We walked out into the warm evening feeling satisfied and satiated, then caught a pulmonia, a three-wheeled motor-cart, back to Marina Mazatlán at the far edge of town.
A few days later we were back in Old Mazatlán. There were still a few galleries that Pam needed to track down. Besides, we had discovered a cafe with wonderful cappuccino, which justified the rollicking pulmonia ride into town. I turned a corner to hear a piano recital hidden within monastic walls, then gazed into the window of a gallery restaurant to see Juan Pablo beaming at me.
“Hello!” he grinned. “Come meet my friend from Germany! We’re working on a project.”
Juan Pablo’s friend from Germany was a professional photographer. He showed us a photo of a brown paper bag placed flat on a table with something scrawled on it. I squinted at the image.
“What do you think it is?” asked Juan Pablo.
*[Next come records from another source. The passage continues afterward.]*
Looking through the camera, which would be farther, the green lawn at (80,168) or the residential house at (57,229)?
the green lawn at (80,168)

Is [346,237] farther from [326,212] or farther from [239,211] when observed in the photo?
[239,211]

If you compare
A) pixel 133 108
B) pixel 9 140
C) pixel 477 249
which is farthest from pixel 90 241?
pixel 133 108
His friend from Germany began videotaping our reaction.
“Well … it looks like a Tree of Life,” I ventured. “There is a canopy here, with ants climbing up the trunk.”
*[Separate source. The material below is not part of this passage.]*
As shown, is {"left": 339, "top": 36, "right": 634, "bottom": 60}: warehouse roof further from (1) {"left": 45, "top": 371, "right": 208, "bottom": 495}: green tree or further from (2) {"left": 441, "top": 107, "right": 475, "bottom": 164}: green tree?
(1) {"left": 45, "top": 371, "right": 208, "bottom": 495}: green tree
The videocamera flashed a red dot every half-second. This was real-life being captured real-time. I couldn’t respond with a silly obscure quip. I had to think about it.
“There is another Tree here,” I motioned to the other side of the drawing. “This one seems to be the mirror image of the other, or maybe the roots. One is moving up to the heavens while the other is grounding itself with the Earth.” I was on a roll. “The ants here are moving up the tree in groups of two, while the ants in the Tree above are moving in triplets.” I waited for a knowing nod from Juan Pablo. He stared at me while his friend from Germany recorded everything.
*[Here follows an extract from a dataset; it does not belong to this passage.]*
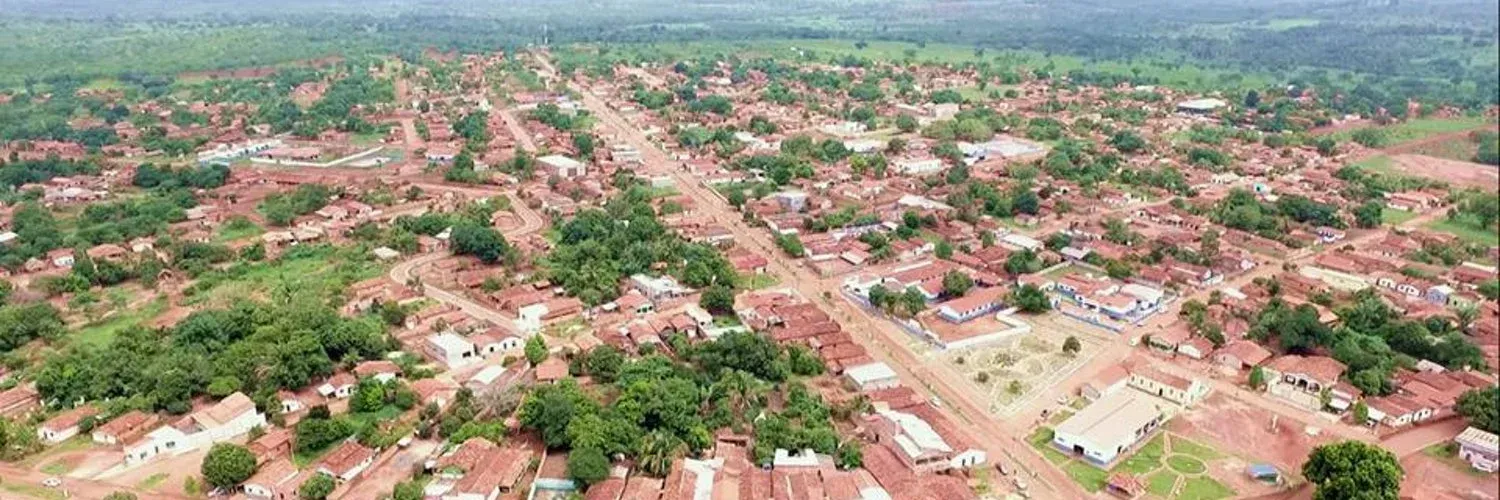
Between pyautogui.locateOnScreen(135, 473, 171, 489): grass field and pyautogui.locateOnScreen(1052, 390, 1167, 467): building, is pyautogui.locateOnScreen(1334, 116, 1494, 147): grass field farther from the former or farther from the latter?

“What do you see, Pamela?”
Pam’s view was more anthroposophical. “There is a balance here represented by the separate sides of the tree. And yet there is also the symbol of an onion, suggesting the idea of multiple layers. Layers often represent the many levels of consciousness.” Juan Pablo was spellbound.
“So … what is it?” I asked him.
“My friend and I are starting a new project,” he explained. “We sat down at a table with this piece of paper and began drawing, each on our own half without looking at what the other was doing. After a few minutes we turned the sheet of paper around and started marking on the drawing of the other.”
“You didn’t know what each was drawing?” I asked.
“Not until we turned the sheet.”
“And the ants moving into self-actualization?” I queried.
“Ants?” responded Juan Pablo. There went my theory of triplets.
“So what does it mean?” I persisted.
“Not sure. But we thought that before we start this project we should collect our ideas in abstract form and then superimpose one upon the other into a formulaic blend.” Meanwhile the friend from Germany, a true professional, faithfully captured the entire encounter without blinking.
I felt encapsulated in art in motion. At the vortex of fact and fancy, enterprise and indulgence, forward thinking and quiet mind.
We waved goodbye to Juan Pablo and his friend from Germany, then ventured further down the colonial street to find the elusive cappuccino.
A couple of weeks later an email arrived from Juan Pablo and Ana Paola. When our voyage is done will we come back to Old Mazatlán to present our experience in the Delirium gallery? “You can show your photos, and parts from your boat,” Juan Pablo encouraged us. I imagined a multimedia presentation with acoustic guitar followed by a reading of my prose, illustrated by Pam’s watercolors, and with a worn impeller and corroded sacrificial zincs nailed to a board on the wall.
I rubbed my chin and thought hard about this idea and began to warm to it. Our worldwide debut, our sailing adventure expressed as a multimedia art exhibit in Old Mazatlán, with the colonial streets alive with strains of chamber music and modern jazz echoing from hidden courtyards.
Such inventiveness! Juan Pablo’s creative mind innovating new experiences with the freshness and tang of poblano.
But who would come all the way to Mazatlán to see the exhibit?
Everyone! And Juan Pablo Sanchez King and Ana Paola Osuna Corona.
It will be the art event of the decade that you will surely not want to miss.